* **Problem description**: Please write out, exactly, every line of the listing from its first line through the one that includes "genus: Petroica".

▼

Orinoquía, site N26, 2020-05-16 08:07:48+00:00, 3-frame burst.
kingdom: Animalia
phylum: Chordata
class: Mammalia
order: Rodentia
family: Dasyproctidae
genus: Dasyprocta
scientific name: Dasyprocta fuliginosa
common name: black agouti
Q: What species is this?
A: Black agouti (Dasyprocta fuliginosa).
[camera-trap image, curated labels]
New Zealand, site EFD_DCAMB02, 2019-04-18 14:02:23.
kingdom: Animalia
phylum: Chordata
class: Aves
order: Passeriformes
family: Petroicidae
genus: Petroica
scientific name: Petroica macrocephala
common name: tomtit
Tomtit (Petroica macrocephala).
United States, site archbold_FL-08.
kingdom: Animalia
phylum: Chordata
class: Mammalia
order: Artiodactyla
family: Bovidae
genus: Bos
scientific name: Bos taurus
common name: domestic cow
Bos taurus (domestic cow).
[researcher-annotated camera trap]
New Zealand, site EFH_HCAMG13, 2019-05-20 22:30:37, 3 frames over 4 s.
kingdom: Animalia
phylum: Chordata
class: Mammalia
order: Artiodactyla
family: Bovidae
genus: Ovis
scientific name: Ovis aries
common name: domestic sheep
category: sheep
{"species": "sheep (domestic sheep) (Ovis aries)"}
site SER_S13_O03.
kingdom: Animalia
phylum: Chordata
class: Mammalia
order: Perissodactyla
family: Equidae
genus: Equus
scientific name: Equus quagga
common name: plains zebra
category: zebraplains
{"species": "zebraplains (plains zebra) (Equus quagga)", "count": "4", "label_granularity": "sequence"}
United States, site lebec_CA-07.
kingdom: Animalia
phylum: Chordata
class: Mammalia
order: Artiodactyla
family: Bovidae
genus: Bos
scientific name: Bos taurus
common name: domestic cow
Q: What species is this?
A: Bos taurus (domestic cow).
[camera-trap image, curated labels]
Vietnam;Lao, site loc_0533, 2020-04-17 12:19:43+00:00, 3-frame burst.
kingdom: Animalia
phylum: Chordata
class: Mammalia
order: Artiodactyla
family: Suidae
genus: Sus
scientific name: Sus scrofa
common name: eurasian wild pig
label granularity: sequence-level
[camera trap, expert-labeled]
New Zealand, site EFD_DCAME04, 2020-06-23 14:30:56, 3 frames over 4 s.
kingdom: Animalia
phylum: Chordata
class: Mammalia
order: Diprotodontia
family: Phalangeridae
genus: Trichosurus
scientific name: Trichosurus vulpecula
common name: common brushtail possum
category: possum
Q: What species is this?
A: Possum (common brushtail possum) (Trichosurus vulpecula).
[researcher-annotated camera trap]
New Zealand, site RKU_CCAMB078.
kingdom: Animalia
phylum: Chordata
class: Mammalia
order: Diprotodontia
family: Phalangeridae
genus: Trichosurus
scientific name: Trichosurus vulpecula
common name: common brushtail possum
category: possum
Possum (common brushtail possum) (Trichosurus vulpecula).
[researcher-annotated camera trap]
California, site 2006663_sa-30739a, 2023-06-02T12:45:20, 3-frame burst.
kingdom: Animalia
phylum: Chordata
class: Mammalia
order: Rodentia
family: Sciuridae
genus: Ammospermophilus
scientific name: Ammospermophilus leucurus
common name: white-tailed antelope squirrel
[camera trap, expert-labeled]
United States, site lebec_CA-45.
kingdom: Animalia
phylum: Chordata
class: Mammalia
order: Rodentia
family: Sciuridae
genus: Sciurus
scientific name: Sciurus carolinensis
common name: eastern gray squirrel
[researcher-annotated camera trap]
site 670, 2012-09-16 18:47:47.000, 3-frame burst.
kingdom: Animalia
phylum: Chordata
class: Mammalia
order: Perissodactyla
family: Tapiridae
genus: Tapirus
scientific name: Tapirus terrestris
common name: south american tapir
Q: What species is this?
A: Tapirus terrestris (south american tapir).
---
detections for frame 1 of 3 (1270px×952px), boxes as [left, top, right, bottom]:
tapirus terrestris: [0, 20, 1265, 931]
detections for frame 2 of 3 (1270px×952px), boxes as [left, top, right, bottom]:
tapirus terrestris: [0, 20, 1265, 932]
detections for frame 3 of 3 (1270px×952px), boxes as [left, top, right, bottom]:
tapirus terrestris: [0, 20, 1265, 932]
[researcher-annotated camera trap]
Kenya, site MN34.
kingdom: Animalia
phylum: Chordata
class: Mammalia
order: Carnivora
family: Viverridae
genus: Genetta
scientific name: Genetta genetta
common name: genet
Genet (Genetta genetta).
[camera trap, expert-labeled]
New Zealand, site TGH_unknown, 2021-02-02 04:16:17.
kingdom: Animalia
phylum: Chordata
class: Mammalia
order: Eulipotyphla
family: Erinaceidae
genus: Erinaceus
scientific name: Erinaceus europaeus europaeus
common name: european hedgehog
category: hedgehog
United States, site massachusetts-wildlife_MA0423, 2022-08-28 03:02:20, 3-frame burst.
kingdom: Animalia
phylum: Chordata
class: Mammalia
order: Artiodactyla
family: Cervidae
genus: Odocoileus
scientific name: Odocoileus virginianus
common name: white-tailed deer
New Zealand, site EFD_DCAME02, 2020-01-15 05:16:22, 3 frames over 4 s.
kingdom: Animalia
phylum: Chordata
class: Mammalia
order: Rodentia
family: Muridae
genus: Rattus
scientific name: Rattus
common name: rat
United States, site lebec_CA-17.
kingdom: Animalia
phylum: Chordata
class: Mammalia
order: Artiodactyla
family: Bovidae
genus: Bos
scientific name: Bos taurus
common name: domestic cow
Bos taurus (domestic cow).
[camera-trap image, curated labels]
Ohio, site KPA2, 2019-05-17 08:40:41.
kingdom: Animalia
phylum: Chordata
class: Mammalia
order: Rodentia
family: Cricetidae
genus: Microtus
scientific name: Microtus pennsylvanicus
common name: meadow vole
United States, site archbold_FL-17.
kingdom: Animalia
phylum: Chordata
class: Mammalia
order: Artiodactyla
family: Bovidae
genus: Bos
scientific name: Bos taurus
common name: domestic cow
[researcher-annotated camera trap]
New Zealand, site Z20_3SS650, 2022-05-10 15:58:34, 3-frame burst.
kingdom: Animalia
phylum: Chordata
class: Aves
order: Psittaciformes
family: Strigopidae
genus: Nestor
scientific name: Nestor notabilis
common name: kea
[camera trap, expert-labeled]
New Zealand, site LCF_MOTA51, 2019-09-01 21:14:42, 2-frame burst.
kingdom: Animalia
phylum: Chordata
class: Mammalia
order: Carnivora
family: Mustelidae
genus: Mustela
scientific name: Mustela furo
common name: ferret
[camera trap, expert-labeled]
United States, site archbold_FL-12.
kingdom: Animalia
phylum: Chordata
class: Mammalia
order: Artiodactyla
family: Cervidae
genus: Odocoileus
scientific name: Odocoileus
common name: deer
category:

▲

* **Task solution**:
Orinoquía, site N26, 2020-05-16 08:07:48+00:00, 3-frame burst.
kingdom: Animalia
phylum: Chordata
class: Mammalia
order: Rodentia
family: Dasyproctidae
genus: Dasyprocta
scientific name: Dasyprocta fuliginosa
common name: black agouti
Q: What species is this?
A: Black agouti (Dasyprocta fuliginosa).
[camera-trap image, curated labels]
New Zealand, site EFD_DCAMB02, 2019-04-18 14:02:23.
kingdom: Animalia
phylum: Chordata
class: Aves
order: Passeriformes
family: Petroicidae
genus: Petroica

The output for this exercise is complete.